著者: Adam Borowski 日付: To: dng 題目: Re: [Dng] nameservers
On Sun, Mar 29, 2015 at 08:27:01PM -0400, Hendrik Boom wrote: > Why I've never understood is why it's not the default for a Debian
> installation to have its own nameserver.
>
> Is there a reason to trust anyone else's nameserver?
Without DNSSEC, it's a fair tradeoff (no caching, but you have one less
daemon to run) -- and anyone on the path can feed you bogus data anyway.
But if we're trying to be secure, running the last mile over an untrusted
network means you could as well not bother with DNSSEC. And outside of
controlled setups, the only trusted network is localhost.
So even with the most benevolent DNS server operator, you should run one
locally. But in this case, we're talking of a company whose income relies
on gathering tracking data. By defaulting to 8.8.8.8, resolvd effectively
feeds metadata on almost any TCP/IP connection you make to Google.

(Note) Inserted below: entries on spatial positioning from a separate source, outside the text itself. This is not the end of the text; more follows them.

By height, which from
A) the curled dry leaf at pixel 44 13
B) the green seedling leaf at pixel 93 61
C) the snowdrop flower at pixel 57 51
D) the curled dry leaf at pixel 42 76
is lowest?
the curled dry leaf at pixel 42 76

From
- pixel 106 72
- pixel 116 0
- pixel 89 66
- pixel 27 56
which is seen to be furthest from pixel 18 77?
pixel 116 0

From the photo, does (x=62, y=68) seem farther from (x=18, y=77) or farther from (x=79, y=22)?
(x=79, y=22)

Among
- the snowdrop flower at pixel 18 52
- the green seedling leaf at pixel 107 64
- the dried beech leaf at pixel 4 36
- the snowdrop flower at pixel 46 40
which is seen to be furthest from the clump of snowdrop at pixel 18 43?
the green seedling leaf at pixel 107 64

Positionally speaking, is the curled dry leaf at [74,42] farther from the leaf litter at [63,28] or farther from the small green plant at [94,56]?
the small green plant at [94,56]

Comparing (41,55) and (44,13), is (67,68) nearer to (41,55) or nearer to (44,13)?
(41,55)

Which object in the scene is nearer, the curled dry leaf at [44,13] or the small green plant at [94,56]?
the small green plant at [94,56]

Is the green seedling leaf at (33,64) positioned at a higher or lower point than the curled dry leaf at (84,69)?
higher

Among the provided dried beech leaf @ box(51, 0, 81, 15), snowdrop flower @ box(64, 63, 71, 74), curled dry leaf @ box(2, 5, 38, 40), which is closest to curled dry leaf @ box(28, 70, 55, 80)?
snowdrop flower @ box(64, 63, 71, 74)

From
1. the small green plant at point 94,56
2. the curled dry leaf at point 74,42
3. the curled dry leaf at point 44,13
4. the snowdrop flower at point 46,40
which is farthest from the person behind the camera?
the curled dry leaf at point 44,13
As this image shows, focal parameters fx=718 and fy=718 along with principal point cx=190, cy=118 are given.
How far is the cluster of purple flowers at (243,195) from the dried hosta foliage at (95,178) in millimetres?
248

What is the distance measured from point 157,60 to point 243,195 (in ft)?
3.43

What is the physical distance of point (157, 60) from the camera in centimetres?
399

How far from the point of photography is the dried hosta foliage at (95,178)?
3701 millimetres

In other words, the bug that's being wontfixed here is a massive
security/privacy hole.
--
// If you believe in so-called "intellectual property", please immediately
// cease using counterfeit alphabets. Instead, contact the nearest temple
// of Amon, whose priests will provide you with scribal services for all
// your writing needs, for Reasonable and Non-Discriminatory prices.